SARA ISSAOUN – Einstein Fellow Host Institution: Smithsonian Astrophysical Observatory
Connecting Black Hole Shadows to Multi-Wavelength Accretion and Outflow Physics
Sara Issaoun
Sara Issaoun was born in Algeria and grew up in both Canada and the Netherlands. She graduated with a bachelor's degree in physics from McGill University in 2015 and a master's degree in astrophysics from Radboud University in 2017. She is currently completing her PhD degree in astrophysics at Radboud University under the supervision of Professor Heino Falcke.
Issaoun is an observational astronomer and a member of the Event Horizon Telescope (EHT) collaboration. Her research centers around the collection, calibration, and imaging of millimeter-wave radio observations of supermassive black holes. Supermassive black holes generate the highest energy processes in the known universe, ejecting jets of plasma affecting galaxy environments on large scales, but their dynamics and emission mechanisms remain shrouded in mystery. Issaoun makes use of global networks of radio-telescopes to image and study the immediate surroundings of the supermassive black holes at the centers of our galaxy and the galaxy M87.
As an Einstein Fellow, Issaoun aims to expand millimeter-wave radio-imaging capabilities and forge strong connections between the first images of supermassive black hole shadows and physics probed by partner facilities across the electromagnetic spectrum. Currently, tests of General Relativity via black-hole imaging with the EHT are limited by astrophysical uncertainties of the surrounding accretion flow. Astrophysicists can sharpen these tests using panchromatic studies of these complex environments. Multi-wavelength constraints on accretion-flow properties will critically inform the scientific interpretation of images of black-hole shadows, our understanding of jet-launching mechanisms, black-hole spin measurements, and, ultimately, precision tests of General Relativity.
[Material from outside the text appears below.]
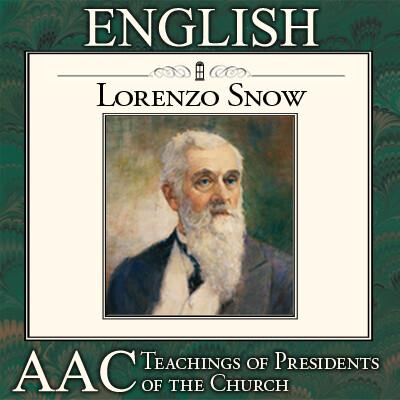 Teachings of Presidents of the Church: Lorenzo Snow   AAC   ENGLISH
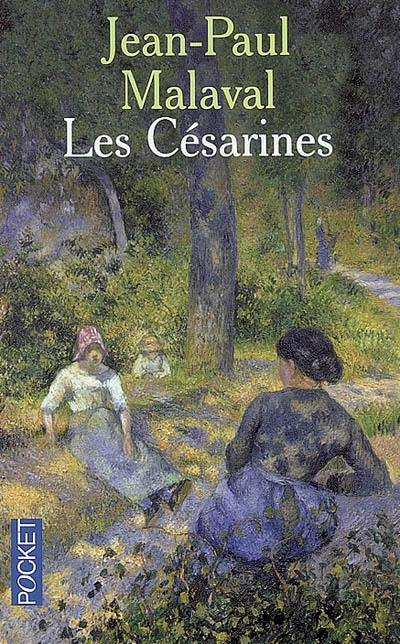 La tradition Albarède, Les Césarines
Diana Powell grew up in Austin, Texas and received her undergraduate degree in astrophysics and physics from Harvard University. She moved to California for her graduate studies and will soon complete her PhD in astronomy and astrophysics at UC Santa Cruz where she works with Ruth Murray-Clay and Xi Zhang.
Powell's research focuses on understanding planet formation and evolution through characterizing planetary atmospheres and the planet-forming material in protoplanetary disks. Powell uses the microphysical processes that govern the evolution of small particles (like dust, ice, and clouds) to understand these large-scale phenomena. As a Sagan Fellow, Powell will continue her studies of exoplanet atmospheres and protoplanetary disks. Moreover, she will work to bridge these two sub-fields together to place new constraints on planet formation and evolution.